== DOCUMENT EXTRACT ==

The contrast wasn't lost on the young Tress, who photographed young people with "Ringo for President" signs at the convention.

He'd brought along his twin lens Rolleiflex and used his Brooklyn moxie to sneak into the convention, snapping shots without making a nuisance of himself, sometimes holding the camera over his head so his subjects wouldn't suspect anything.

It was also the year that the long row of auto dealerships on Van Ness was targeted with protests over hiring practices that relegated blacks solely to janitorial positions. Those protests were among the first to show how effective a tool the sit-in could be for social change. And Tress was there to photograph it.

While some of these images certainly pass for photojournalism, Tress didn't stop there. He had thought of his work as "interpretive travel photography" but pushed that concept to include "a very large dose of social commentary and criticism."

He consciously shot, for example, very distorted images of huge outdoor portraits of Republican candidates George Romney and Nelson Rockefeller in which their jaws appeared large and their brains tiny.

Inspired by Walker Evans, he wanted to use photography as "a creative method of social criticism." So, like Evans, he took a wider view of the people he shot to include their environment as well. There are images of signs and small shop windows in the exhibit of more than 70 of the over 900 images he took during his six month stay here.

Like other photographers of that era, Tress was self-taught. He learned the craft mainly through photography magazines, he said. But he also spent a lot of time in the Bard art library.

Among his more important influences, he cited Edward Steichen's Family of Man, Eugène Atget's images of shop windows, Henri Cartier-Bresson, Robert Frank's The Americans and William Klein's New York 1954-55.

===

# [COMPLETE THE FOLLOWING]
A – Reproduce the passage about Tress word for word, starting at "It was also" and ending at "their brains tiny.".
B – According to the passage about Tress, what camera did he bring to the convention?
C – Decide whether each statement agrees with the passage about Tress, answering yes or no and quoting the words that settle it: (i) Tress learned photography mainly through photography magazines. (ii) The exhibit shows all of the images Tress took during his stay. (iii) The protests at the Van Ness auto dealerships concerned hiring practices.
The data that follows comes from a different source than the passage about Tress.

== SUPPLIED MATERIAL ==

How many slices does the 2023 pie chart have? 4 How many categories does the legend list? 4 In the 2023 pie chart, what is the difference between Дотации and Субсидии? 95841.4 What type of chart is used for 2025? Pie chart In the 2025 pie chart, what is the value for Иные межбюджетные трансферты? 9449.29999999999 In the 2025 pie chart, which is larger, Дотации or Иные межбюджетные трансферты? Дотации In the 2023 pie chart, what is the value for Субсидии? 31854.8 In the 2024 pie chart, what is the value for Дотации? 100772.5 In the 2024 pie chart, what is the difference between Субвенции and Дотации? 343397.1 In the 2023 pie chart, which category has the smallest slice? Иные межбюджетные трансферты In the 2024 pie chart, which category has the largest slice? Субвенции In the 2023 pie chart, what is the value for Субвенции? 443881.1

===

# [ANSWERS GIVEN]
A –
It was also the year that the long row of auto dealerships on Van Ness was targeted with protests over hiring practices that relegated blacks solely to janitorial positions. Those protests were among the first to show how effective a tool the sit-in could be for social change. And Tress was there to photograph it.

While some of these images certainly pass for photojournalism, Tress didn't stop there. He had thought of his work as "interpretive travel photography" but pushed that concept to include "a very large dose of social commentary and criticism."

He consciously shot, for example, very distorted images of huge outdoor portraits of Republican candidates George Romney and Nelson Rockefeller in which their jaws appeared large and their brains tiny.

B – A twin lens Rolleiflex.

C –
(i) Yes: "He learned the craft mainly through photography magazines"
(ii) No: "more than 70 of the over 900 images he took during his six month stay here"
(iii) Yes: "protests over hiring practices that relegated blacks solely to janitorial positions"